[ENTRETIEN PROPOSÉ]
• • • • •

Laurent Pelly qui devait régler la mise en scène de ce spectacle a finalement été remplacé par une équipe composée de William Kentridge, metteur en scène et vidéaste, associé à Luc de Witt et à Sabine Thenhissen, qui ont pour mission de développer un univers personnel pour cette œuvre qui semble avoir résisté à tous les traitements. Comment faites-vous pour construire à chaque nouvelle production un personnage, en vous laissant modeler, tout en ayant forcément une conception bien à vous ?
S.P. : Laurent Pelly a préféré en effet se retirer du projet, faute de temps. Je retrouve donc une production à laquelle j'ai déjà participé à la Monnaie de Bruxelles. Je pense que notre travail est fait de ce modelage constant, ce qui est intéressant ; comme un acteur qui passe entre les mains d'un metteur en scène, nous nous lovons dans la conception d'un autre et confrontons nos personnalités en fonction des traces qui nous sont restées et se sont accumulées au fil du temps. Il y a des choses auxquelles je tiens, c'est évident, mais j'apprécie le fait de pouvoir les faire évoluer face à des visions différentes pour démultiplier les approches. Les metteurs en scène sont là pour nous apporter des idées, des concepts auxquels nous n'avons pas pensé, ce qui n'est pas incompatible avec nos univers et avec ce que nous sommes. C'est pourquoi il y a autant de versions que d’interprètes. Je ne dis jamais directement ce que je veux faire ou ne pas faire de Pamina ; je ne la vois pas comme un être éploré et je veille à ce que la part d'enfance qu'elle manifeste soit toujours présente. Pamina est à la croisée des chemins, entre une mère abusive et un père geôlier, elle doit trouver sa voie, ce qui explique pourquoi elle peut passer subitement comme les adolescents, de l'abattement complet à l'euphorie, de la tragédie, au rire. Les jeunes sont dans cette pulsion souvent incontrôlée de vie. Cela correspond également à ma nature, à la manière dont je bouge sur scène. Les Pamina sont souvent plus matures, mais mon allure colle à la jeunesse de ce personnage. Pour le moment aucun metteur en scène ne m'a empêchée de défendre ces paramètres qui sous-tendent mon interprétation.
Vous avez abordé à ce jour un grand nombre d'héroïnes mozartiennes : Ismene, Servillia, Sandrina, Zaide, Illia, Konstanze, Donna Anna et Pamina. Votre manière de chanter Mozart a-t-elle été influencée par vos expériences de musicienne baroque, qui ont précédées vos incursions chez ce compositeur, et si oui de quelle façon ?

• • • • •

[Entrées du jeu de données]
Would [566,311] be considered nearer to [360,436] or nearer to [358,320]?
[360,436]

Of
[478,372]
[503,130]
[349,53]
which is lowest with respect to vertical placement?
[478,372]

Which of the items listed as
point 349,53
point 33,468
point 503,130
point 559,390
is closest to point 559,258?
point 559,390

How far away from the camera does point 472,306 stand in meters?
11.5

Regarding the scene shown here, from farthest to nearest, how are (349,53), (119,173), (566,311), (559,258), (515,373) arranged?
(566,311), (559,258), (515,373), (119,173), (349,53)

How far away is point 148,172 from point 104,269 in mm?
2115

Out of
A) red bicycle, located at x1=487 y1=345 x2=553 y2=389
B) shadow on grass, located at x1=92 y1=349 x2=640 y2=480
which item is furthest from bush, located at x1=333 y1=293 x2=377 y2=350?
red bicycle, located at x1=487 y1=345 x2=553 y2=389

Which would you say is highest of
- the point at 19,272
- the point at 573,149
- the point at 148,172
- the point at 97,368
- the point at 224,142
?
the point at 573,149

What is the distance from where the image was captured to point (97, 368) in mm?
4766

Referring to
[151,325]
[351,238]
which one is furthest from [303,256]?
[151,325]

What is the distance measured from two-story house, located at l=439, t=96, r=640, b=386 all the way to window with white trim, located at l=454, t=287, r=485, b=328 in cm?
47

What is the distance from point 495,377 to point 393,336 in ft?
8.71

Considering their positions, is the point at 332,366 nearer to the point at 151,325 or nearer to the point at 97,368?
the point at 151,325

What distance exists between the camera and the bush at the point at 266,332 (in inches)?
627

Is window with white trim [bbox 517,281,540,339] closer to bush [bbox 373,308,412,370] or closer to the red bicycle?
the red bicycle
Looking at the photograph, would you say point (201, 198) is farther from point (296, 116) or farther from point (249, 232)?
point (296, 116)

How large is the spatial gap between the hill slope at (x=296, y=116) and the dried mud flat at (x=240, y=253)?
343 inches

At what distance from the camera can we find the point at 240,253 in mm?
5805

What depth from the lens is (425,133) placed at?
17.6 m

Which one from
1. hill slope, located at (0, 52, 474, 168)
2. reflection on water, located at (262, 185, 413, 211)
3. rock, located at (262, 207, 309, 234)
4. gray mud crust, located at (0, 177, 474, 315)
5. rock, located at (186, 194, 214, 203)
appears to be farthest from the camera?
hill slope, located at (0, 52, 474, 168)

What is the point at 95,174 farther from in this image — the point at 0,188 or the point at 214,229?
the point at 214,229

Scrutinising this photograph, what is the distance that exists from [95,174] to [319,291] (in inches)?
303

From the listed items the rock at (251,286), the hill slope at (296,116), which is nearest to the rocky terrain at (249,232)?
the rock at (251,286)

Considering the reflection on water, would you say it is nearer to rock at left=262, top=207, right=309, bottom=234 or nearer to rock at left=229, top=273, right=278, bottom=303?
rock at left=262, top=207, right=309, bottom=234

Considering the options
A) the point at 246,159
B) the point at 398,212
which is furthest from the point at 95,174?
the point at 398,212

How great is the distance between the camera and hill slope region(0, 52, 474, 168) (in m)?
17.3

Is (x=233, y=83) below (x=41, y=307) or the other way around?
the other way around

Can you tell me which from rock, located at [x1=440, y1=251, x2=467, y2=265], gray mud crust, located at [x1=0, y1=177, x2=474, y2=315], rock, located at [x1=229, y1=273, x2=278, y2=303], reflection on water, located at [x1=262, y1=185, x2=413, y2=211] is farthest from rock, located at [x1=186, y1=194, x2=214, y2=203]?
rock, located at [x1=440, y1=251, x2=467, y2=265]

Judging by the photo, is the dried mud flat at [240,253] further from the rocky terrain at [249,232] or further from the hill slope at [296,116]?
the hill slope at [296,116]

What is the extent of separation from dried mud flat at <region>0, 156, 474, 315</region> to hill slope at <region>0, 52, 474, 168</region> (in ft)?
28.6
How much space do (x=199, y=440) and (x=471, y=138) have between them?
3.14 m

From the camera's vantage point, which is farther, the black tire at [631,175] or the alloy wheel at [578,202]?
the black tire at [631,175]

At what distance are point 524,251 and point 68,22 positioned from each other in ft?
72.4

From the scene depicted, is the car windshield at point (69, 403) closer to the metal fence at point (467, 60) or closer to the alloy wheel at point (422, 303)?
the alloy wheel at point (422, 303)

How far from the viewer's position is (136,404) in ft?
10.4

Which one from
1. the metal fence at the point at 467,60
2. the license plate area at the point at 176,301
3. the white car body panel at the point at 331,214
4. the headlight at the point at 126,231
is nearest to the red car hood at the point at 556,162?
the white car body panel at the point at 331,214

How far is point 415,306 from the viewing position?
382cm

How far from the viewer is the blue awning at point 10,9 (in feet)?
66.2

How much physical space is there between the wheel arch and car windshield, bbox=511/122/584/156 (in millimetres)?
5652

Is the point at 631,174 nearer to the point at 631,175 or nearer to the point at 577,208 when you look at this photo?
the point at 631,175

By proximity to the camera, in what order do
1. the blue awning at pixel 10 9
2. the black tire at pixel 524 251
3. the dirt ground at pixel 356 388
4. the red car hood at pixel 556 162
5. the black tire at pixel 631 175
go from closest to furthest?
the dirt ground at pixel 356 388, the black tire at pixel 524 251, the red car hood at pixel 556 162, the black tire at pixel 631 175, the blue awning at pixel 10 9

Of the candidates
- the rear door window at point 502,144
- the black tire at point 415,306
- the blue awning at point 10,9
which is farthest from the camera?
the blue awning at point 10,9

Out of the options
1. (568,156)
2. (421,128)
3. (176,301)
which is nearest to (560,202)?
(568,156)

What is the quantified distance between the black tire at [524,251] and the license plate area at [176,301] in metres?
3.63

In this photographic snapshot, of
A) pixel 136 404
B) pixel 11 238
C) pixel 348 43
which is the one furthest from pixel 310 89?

• • • • •

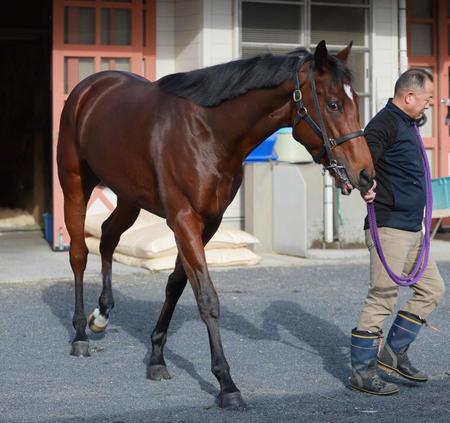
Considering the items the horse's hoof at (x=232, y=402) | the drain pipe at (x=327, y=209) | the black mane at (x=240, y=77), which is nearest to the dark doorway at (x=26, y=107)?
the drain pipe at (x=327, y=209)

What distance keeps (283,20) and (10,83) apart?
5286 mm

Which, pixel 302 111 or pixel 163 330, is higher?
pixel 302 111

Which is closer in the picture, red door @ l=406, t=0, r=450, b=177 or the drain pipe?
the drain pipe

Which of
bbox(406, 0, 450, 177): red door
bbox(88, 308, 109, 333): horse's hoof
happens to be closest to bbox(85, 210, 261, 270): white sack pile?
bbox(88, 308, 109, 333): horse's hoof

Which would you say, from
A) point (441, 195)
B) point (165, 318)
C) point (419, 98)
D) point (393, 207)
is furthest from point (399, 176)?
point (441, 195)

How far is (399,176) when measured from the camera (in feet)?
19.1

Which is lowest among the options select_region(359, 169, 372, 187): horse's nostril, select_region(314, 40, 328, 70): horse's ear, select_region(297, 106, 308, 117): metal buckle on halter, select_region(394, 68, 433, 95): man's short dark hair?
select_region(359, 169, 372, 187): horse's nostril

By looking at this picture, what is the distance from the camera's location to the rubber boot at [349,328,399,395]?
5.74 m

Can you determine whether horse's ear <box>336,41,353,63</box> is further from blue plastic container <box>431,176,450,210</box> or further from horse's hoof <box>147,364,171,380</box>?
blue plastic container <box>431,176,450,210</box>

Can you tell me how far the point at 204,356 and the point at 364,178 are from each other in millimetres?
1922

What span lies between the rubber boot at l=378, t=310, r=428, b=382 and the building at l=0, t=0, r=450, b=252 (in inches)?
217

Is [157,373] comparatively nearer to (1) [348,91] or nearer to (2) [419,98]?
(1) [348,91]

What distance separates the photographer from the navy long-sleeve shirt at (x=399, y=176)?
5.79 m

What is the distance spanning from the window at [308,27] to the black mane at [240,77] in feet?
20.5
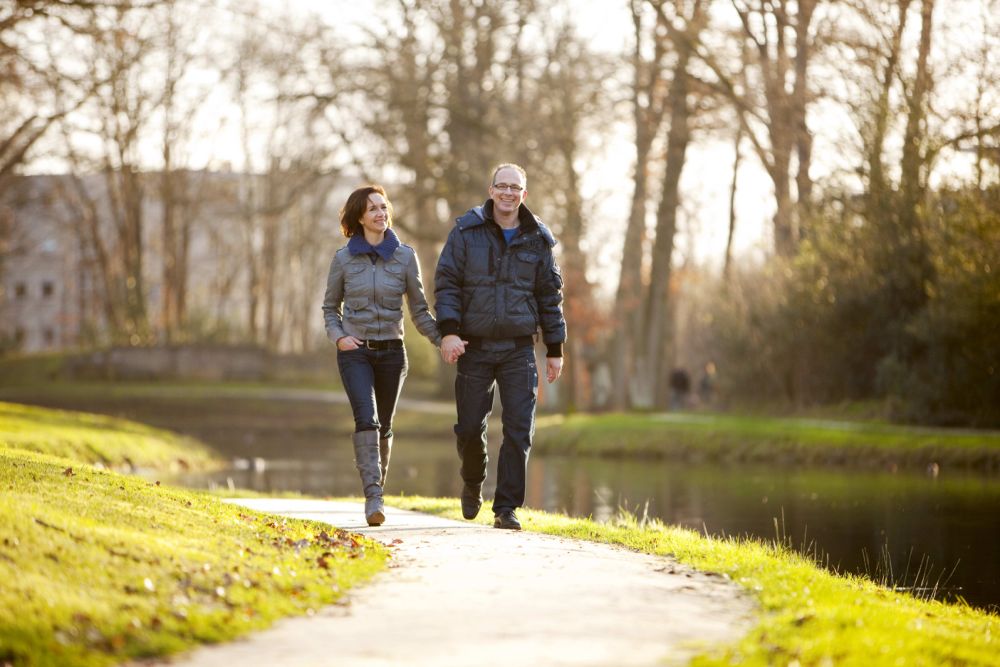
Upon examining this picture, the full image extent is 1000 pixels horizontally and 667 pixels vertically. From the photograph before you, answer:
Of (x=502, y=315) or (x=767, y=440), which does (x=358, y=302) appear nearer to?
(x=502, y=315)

• • • • •

[CONSIGNES DE TRAVAIL]
**1.** Comptez les lignes des entrées où figure la chaîne « bush », puis indiquez ce seul nombre.
**2.** Rédigez la suite de l'entretien consacré aux héroïnes mozartiennes, à partir du point où il s'arrête.
L'entretien et les entrées constituent deux documents indépendants l'un de l'autre.

[RÉSULTATS PAR TÂCHE]
**1.** 3

**2.**
S.P. : Complètement ! La chance que j'ai eue d'aborder le chant par la musique baroque a été capitale, car je suis venue à la musique par la harpe moderne avant d'être projetée dans un monde inconnu que j'ai adoré découvrir. J'y ai appris que la voix est un tout, que l'on doit chanter en fonction de ses partenaires et pas uniquement pour soi, ce qui peut conduire à certains excès. Parfois les adeptes du baroque oublient les impératifs fondamentaux et inaliénables de la technique vocale. Il faut connaître les bons gestes si l'on souhaite transgresser la musique, mais tout cela m'a apporté le sens de la recherche des fondamentaux, m'a permis de comprendre la composition grâce aux traités, aux instruments et aux interprètes de l'époque. Il faut savoir que la créatrice de Pamina était très jeune et que son timbre de voix devait être pur et fluet, contrairement à ce que l’on a pu entendre par la suite. Musicalement le baroque oblige à être très lié au texte, mais en même temps ce répertoire était celui de la liberté, puisque les compositeurs réécrivaient beaucoup en fonction des interprètes dont ils disposaient. Je pense que les chefs-d’œuvre peuvent parfois mourir du trop de respect dont on les entoure. Le baroque est une recherche et une émancipation des habitudes qui sont, par essence, mauvaises.
Ceux qui vous ont entendue au Châtelet en 2010 dirigée par Lawrence Foster vont-ils entendre une Pamina différente avec Jean-Christophe Spinosi ?
S.P. : Forcément. Les options musicales de Jean-Christophe Spinosi sont différentes de celles du maestro Foster, très attaché au beau chant, attentif à cultiver la rondeur. Spinosi nous laisse respirer, tout en s'interrogeant beaucoup, ce qui est intéressant pour que le spectacle reste vivant si longtemps après. Les metteurs en scène osent tout, voire n'importe quoi, mais musicalement dès que l'on aborde le répertoire classique c'est beaucoup plus dur : on ne touche pas à Mozart. Mais vous savez, les « baroqueux » ne le font pas par provocation...
Vous avez eu la chance de pouvoir prendre le train de ce renouveau baroque en participant à de nombreuses résurrections. Est-il facile de revenir à des œuvres du répertoire lorsque l'on vient de s'accaparer des terres vierges, sur lesquelles personne n'est passé avant vous depuis si longtemps ?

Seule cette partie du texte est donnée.